Il 20 ottobre di 60 anni fa moriva Corrado Govoni, originario di Tamara vicino Copparo: i drammi e quel fuoco inesauribile

di Valentina Rossi

Il 20 ottobre di quest’anno ricorre il sessantesimo anniversario della morte di Corrado Govoni, poeta ferrarese che, seppur poco ricordato, ha interpretato con i suoi versi il passaggio della nostra società dall’Ottocento al Novecento, dando una lettura innovativa della realtà e del senso della scrittura.

UNA VITA FRA SOGNI, DOLORE E GRIGIE DISILLUSIONI

Govoni stesso, nel suo Testamento letterario, scritto su richiesta dei goliardi copparesi nel 1958, descrive la sua nascita a Tamara e le sue origini: «Io vidi la luce il 29 ottobre del 1884, nella casa paterna contrassegnata col numero civico 37, in prossimità della maestra, nel punto preciso del rosso paracarro dei chilometri che porta il numero 13. Con questo iettato 13 si possono spiegare tante cose. Discendo in ogni modo da un’agiata famiglia di mugnai e di agricoltori. Ed anch’io, nella mia lontana giovinezza, mi dedicai con successo per qualche anno all’agricoltura dei cinquanta ettari di mia proprietà, per il quale esercizio avevo una naturale spiccatissima disposizione».

Dopo il collegio dai Salesiani a Ferrara e studi da autodidatta – come racconta ancora lo scrittore – «l’inclinazione per la poesia, che fu ed è ancora per me una vera dannazione, ebbe il sopravvento su quella per l’agricoltura, giungendo a rappresentare così la mia rovina e quella della mia povera famiglia.
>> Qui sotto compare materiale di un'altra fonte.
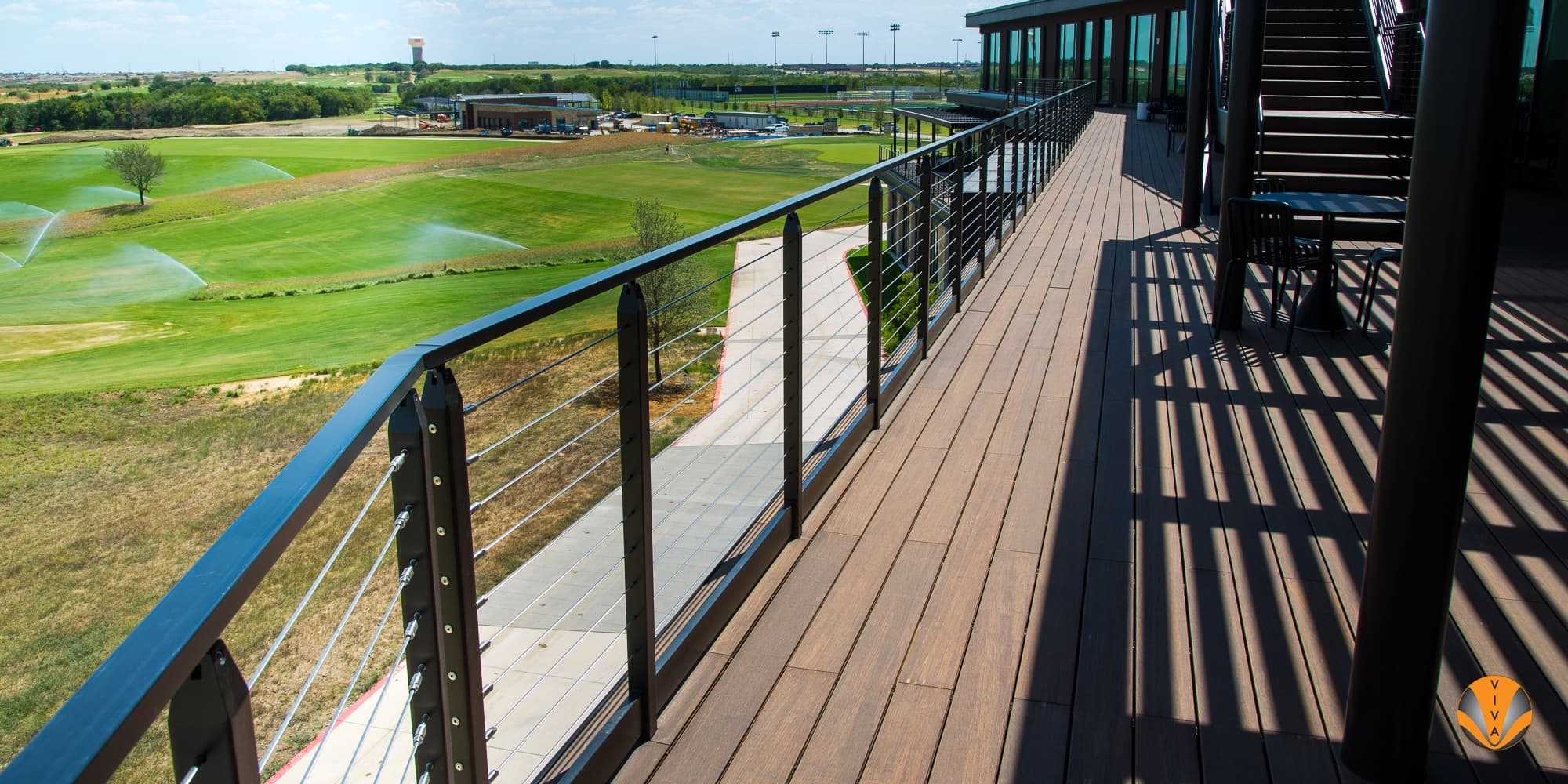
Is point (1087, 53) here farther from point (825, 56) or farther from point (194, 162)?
point (825, 56)

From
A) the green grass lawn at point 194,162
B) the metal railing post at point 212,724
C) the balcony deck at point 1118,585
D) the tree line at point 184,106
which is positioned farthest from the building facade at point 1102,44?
the tree line at point 184,106

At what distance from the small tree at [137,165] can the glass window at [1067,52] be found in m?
73.2

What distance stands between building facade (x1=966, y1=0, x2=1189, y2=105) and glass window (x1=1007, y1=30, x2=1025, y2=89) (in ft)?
0.09

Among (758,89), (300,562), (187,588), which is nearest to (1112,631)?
(187,588)

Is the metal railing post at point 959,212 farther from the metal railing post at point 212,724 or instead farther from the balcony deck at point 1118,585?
the metal railing post at point 212,724

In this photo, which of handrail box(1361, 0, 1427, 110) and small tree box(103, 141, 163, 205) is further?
small tree box(103, 141, 163, 205)

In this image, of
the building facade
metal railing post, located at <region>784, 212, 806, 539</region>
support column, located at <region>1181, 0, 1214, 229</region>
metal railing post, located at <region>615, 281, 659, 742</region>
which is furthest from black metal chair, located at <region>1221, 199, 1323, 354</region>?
the building facade

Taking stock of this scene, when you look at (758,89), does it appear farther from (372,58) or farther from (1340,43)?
(1340,43)

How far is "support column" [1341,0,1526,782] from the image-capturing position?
173 cm

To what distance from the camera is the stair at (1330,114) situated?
28.5 feet

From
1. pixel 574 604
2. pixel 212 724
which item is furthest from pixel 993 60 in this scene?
pixel 212 724

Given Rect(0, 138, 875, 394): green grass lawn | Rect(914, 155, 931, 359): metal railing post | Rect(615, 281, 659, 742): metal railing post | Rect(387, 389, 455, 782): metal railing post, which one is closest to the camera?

Le difficoltà economiche, le disgrazie e traversie familiari mi sbalestrarono, mentre inseguivo gli ingannevoli traditori sogni della poesia, dal paese natìo a Ferrara, da Ferrara a Milano ed alla Riviera Ligure, poi ancora a Ferrara, inguarito di nostalgia e di mal di paese, e finirono per spingermi sventuratamente a Roma, dove pare che io abbia messo le mie definitive dolorose radici: le sante umane radici dei miei poveri tragici morti». Qui dapprima lavorò alla Società italiana autori ed editori e, dal 1924 al 1943, fu segretario del Sindacato nazionale autori e scrittori. Disoccupato nel primo dopoguerra, fu poi impiegato presso il Ministero della Pubblica Istruzione, confessando di soffrire molto per la ripetitività del lavoro. Dal matrimonio con Teresa Albisetti ebbe tre figli: Aladino, Ariele e Mario.
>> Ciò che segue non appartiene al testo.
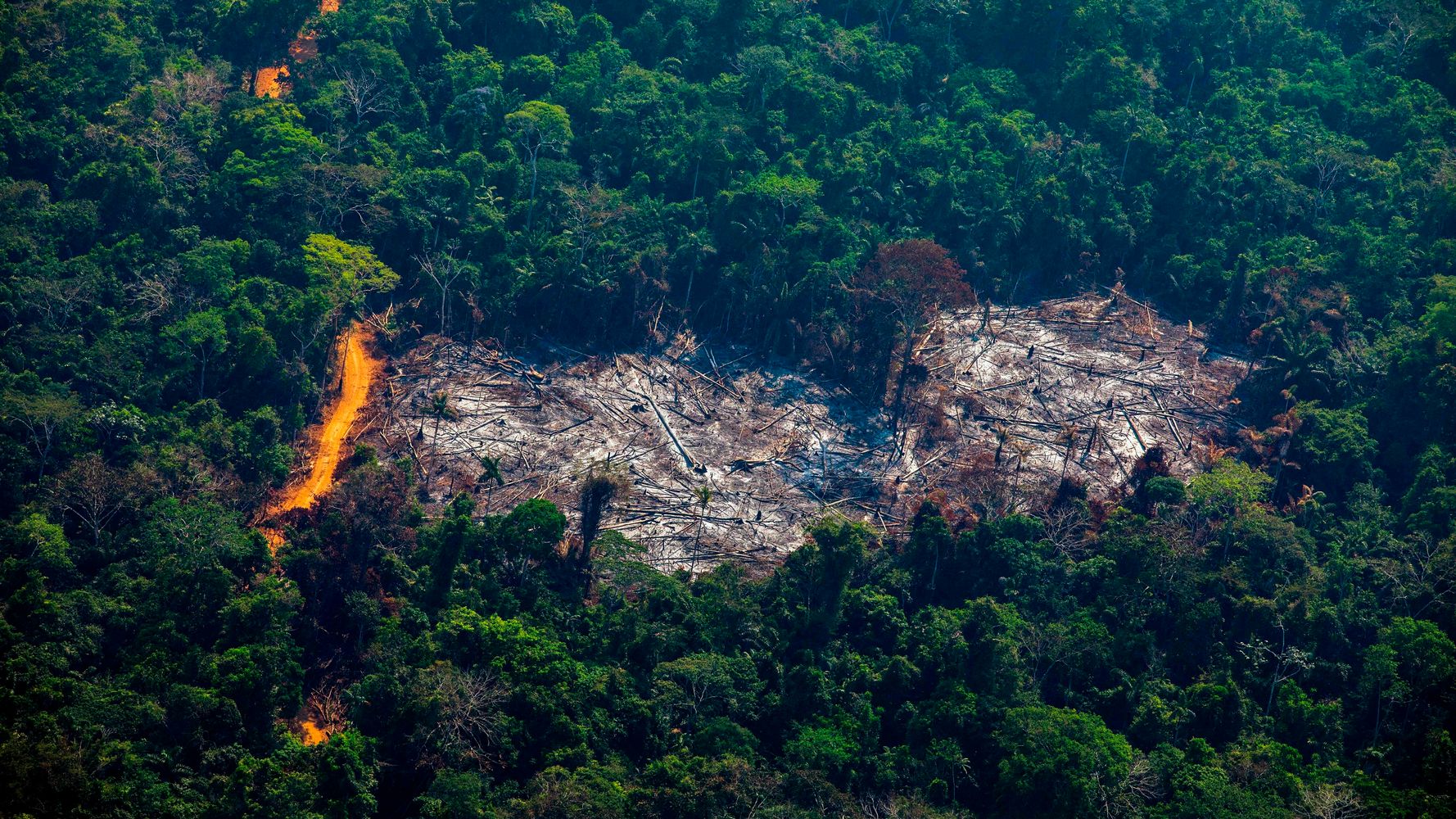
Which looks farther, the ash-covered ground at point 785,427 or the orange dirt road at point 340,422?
the ash-covered ground at point 785,427

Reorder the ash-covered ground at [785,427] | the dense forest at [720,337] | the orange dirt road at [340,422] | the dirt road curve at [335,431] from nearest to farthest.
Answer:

Nel 1944 il primogenito Aladino, che militava nella Resistenza, venne ucciso alle Fosse Ardeatine (per questo è Medaglia d’oro al valor militare e a suo nome, nel 2024, è stata proposta la posa di una pietra d’inciampo di fronte al numero civico 16 di via Trasone, dove risiedeva con la famiglia). Il poeta morì poi ottantunenne, il 20 ottobre 1965, nella sua casa al Lido dei Pini presso Anzio. Ma dal tragico assassinio del figlio Teresa e Corrado non si ripresero mai, come mostra la loro tomba nella Certosa di Ferrara, sormontata da tre croci ed affiancata da alcuni versi del poemetto Aladino. Lamento sul figlio morto: «Quante croci ho portato in vita mia:croci d’amore, croci di poesia.Tante ne vidi, e tante ne portaiche persino le braccia in fiore al mandorlo vidi alzar disperatamente in croce.Ma la croce più perfida ed amaraè quella che ora porto nel mio sangue,inchiodata con chiodi incandescenti:la croce della povera tua bara».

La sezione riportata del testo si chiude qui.